To flatten the resulting array we set axis=None on our numpy.concatenate call.

>>> c1 = np.concatenate((a,b),axis=None) # None flattens the arrays
>>> print(c1)
[1 2 3 4 5 6]

Concatenation of Rows

To concatenate along the rows axis we set axis=0. This will add array b as a new row below array a.

>>> c2 = np.concatenate((a,b),axis=0) # adding a new row
>>> print(c2)
[[1 2]
 [3 4]
 [5 6]]
>>> print(c2.shape)
(3, 2)

Concatenation of Columns

Concatenation of columns requires that we transpose array b from a 1 X 2 matrix to a 2 X 1 matrix. The axis is set to 1 to add the transposed matrix to array a as a new column.

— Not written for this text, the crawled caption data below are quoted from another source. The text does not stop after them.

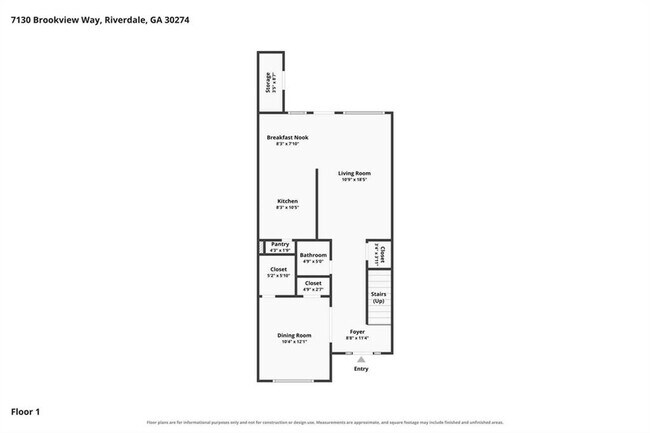Building Photo - 7130 Brookview Way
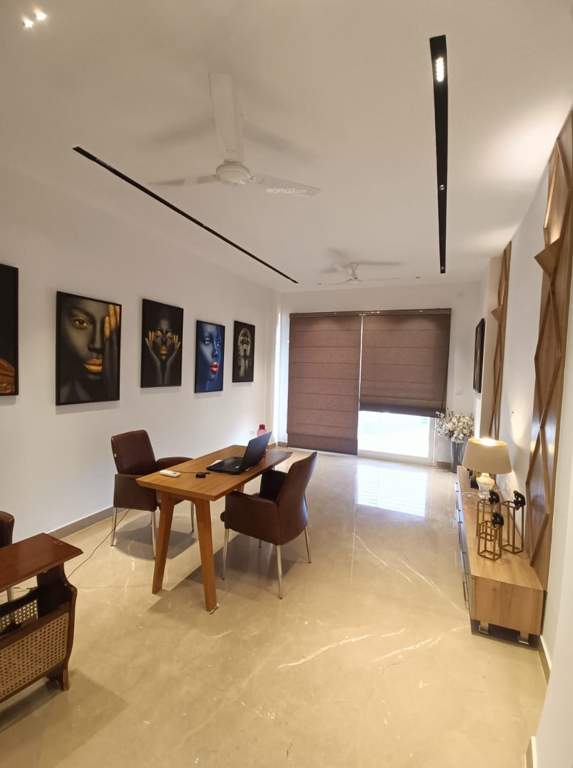  ardee city 3 Living Area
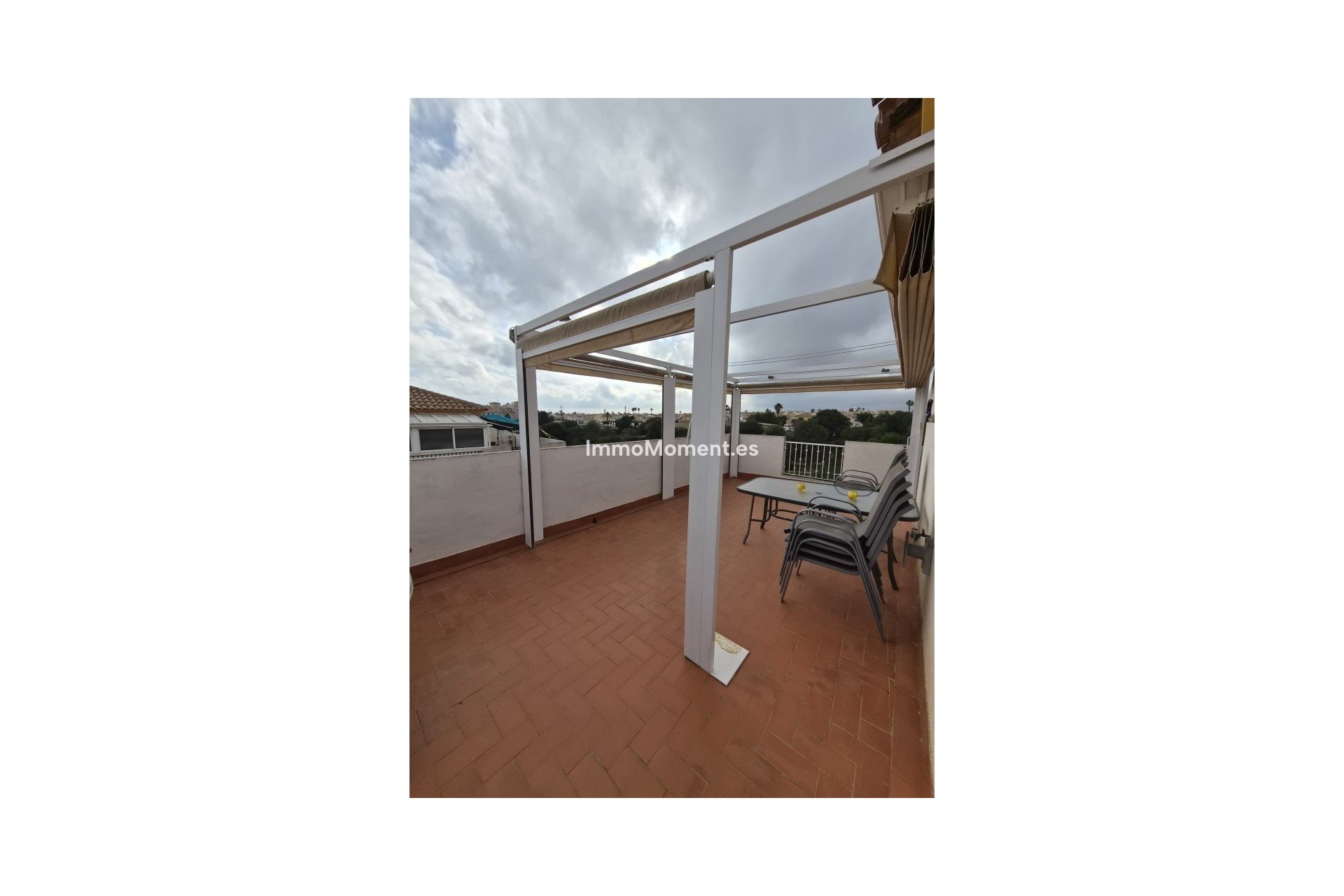 Revente - Appartement - Orihuela - Playa Flamenca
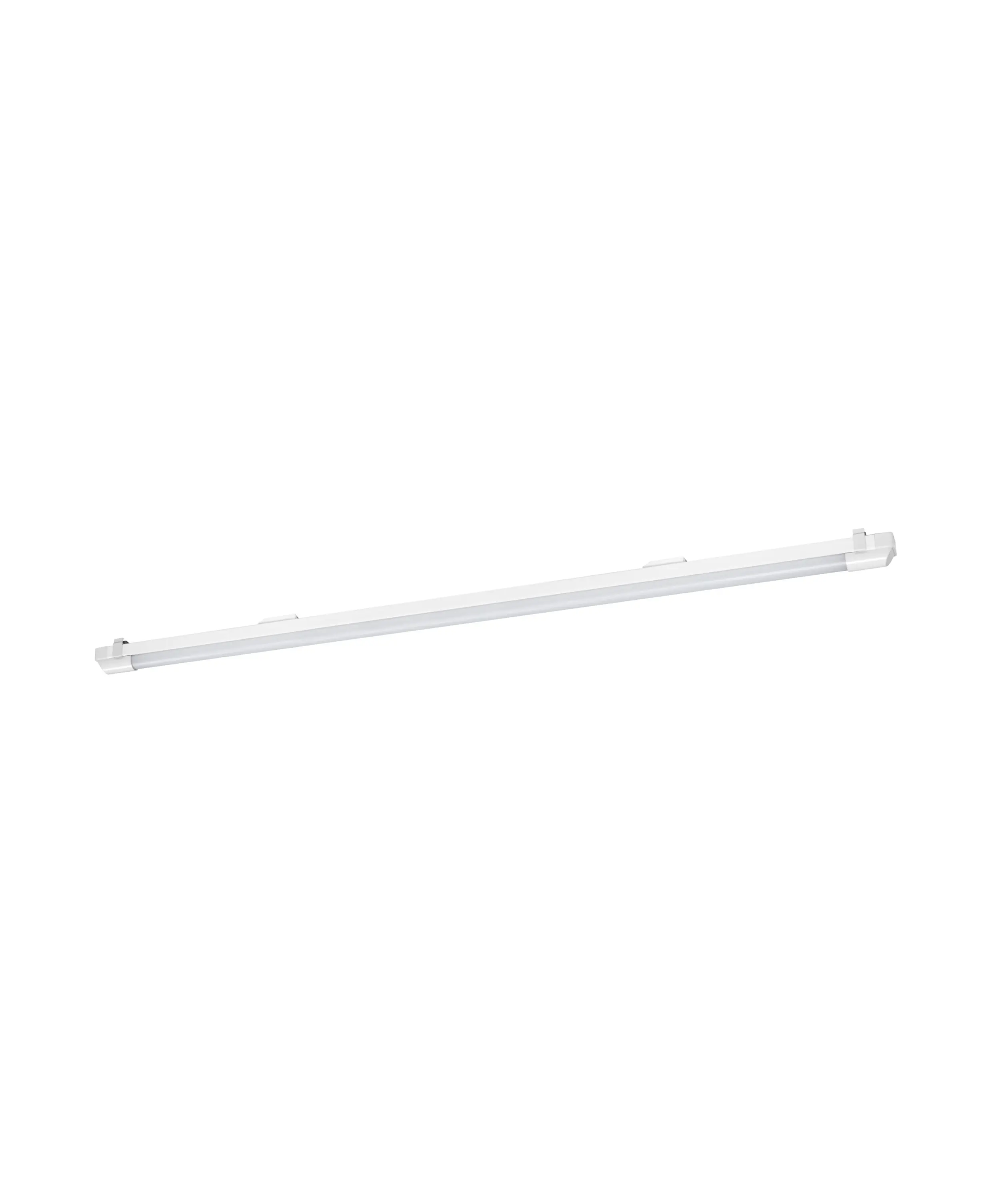 Ledvance LED-Unterbauleuchte Power Batten 24 Watt,120 cm, weiß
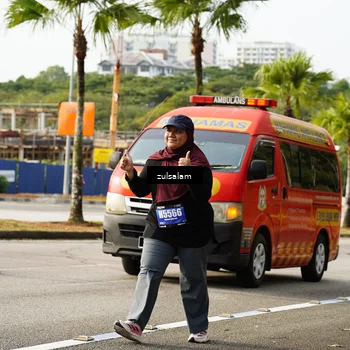 Runner Photo 5395434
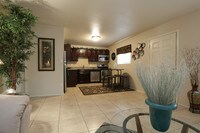 Interior Photo - Partenza on Highland Apartments in Phoenix, Arizona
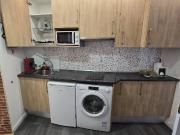 Piso en Venta en Sol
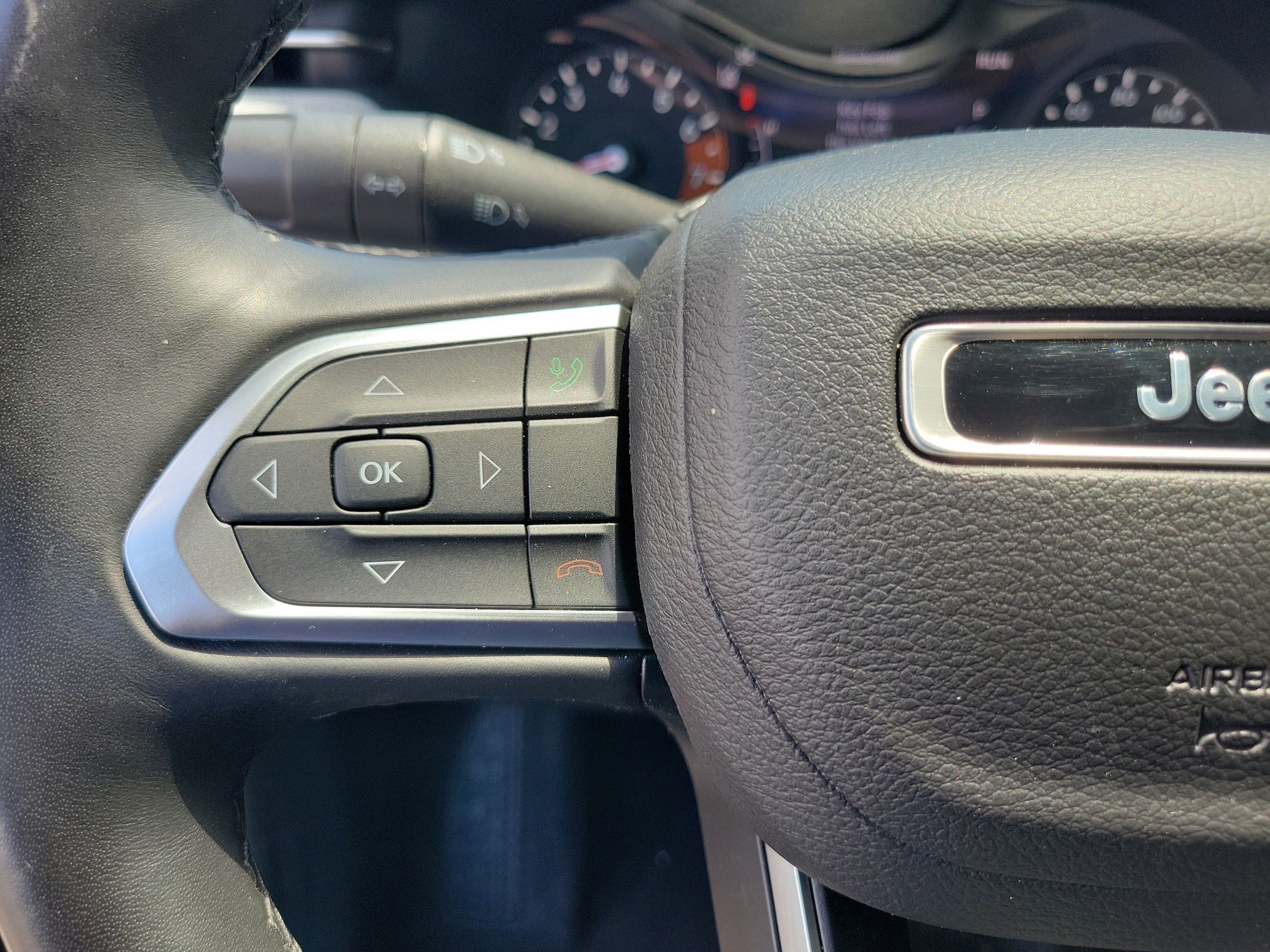 2022 Jeep Compass Latitude Lux - Photo 24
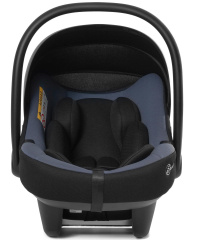 Автолюлька Sevillababy Cosmo 0-13 кг черный-серый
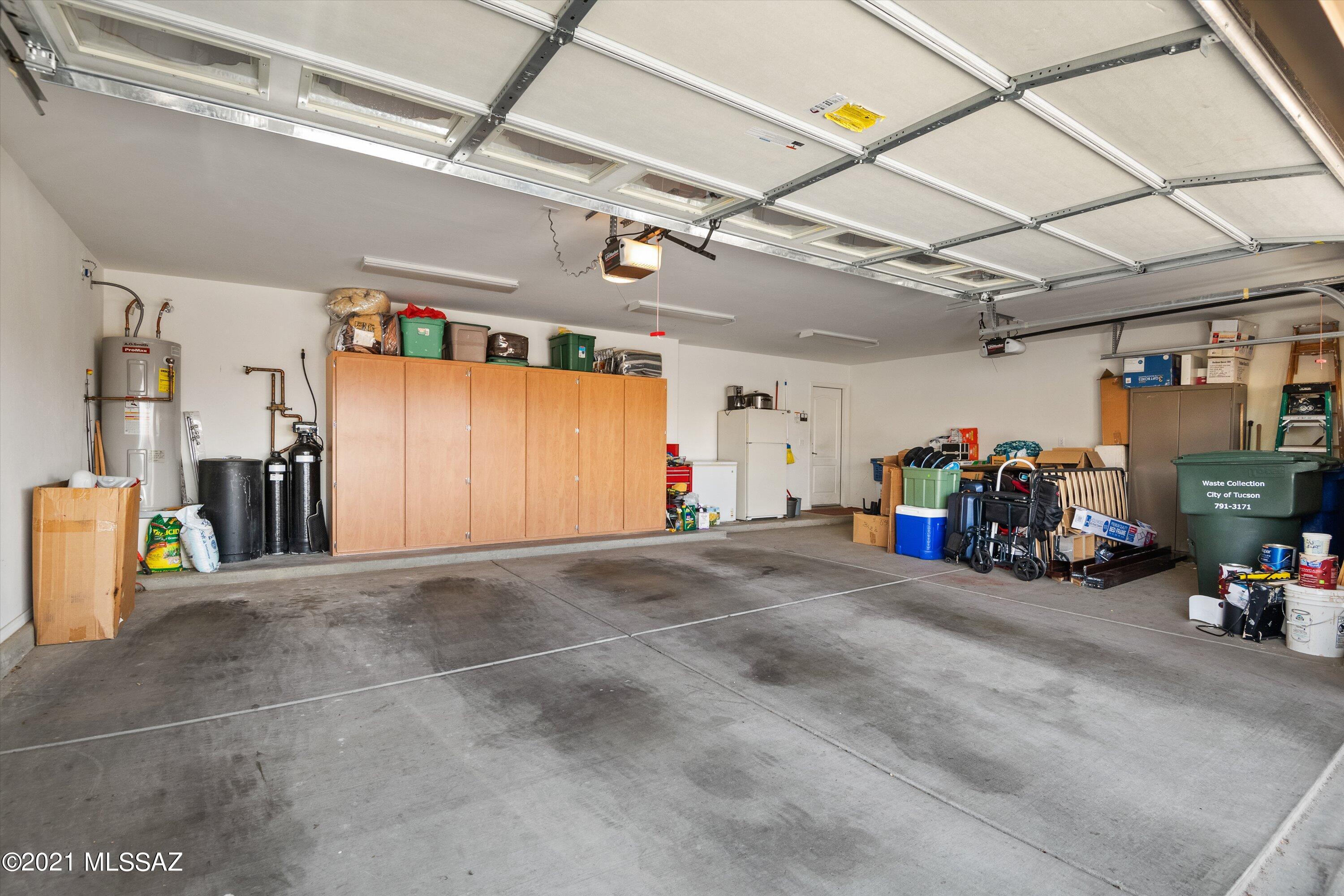 Sycamore Park Village 2 (1-148) - Residential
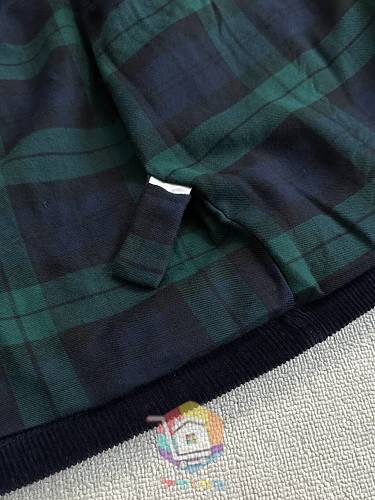 ז'קט קורדרוי Polo Ralph Lauren, בורדו, חום בהיר, כחול כהה 12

>>> c3 = np.concatenate((a,b.T),axis=1) # here we must transpose the matrix B. 
>>> print(c3)
[[1 2 5]
 [3 4 6]]
>>> print(c3.shape)
(2, 3)

Summary

We've come to the end of this introduction to the NumPy package where we covered the following topics.

We explained why NumPy is far more powerful than native Python lists when working with numerical datasets.
The creation of multidimensional NumPy arrays from Python iterables (most often lists).
Described the size and shape of arrays and how to access that information.
We looked at other methods for array creation.
- The creation of an array of zeros or ones.
- Looked at the difference between arange and linspace when creating 1-D arrays.
Worked through array sorting methods, and showed how setting the axis parameter determines how the array is sorted.
Looked at array partitioning and discussed the instances when you may prefer to use this over the sort method when working with large datasets.
Finally we covered array concatenation using the numpy.concatenate method which will quickly and efficiently join arrays or matrices along any of the array axes.

Thanks for reading this tutorial and we hope it has given you a good introduction to the powerful NumPy package.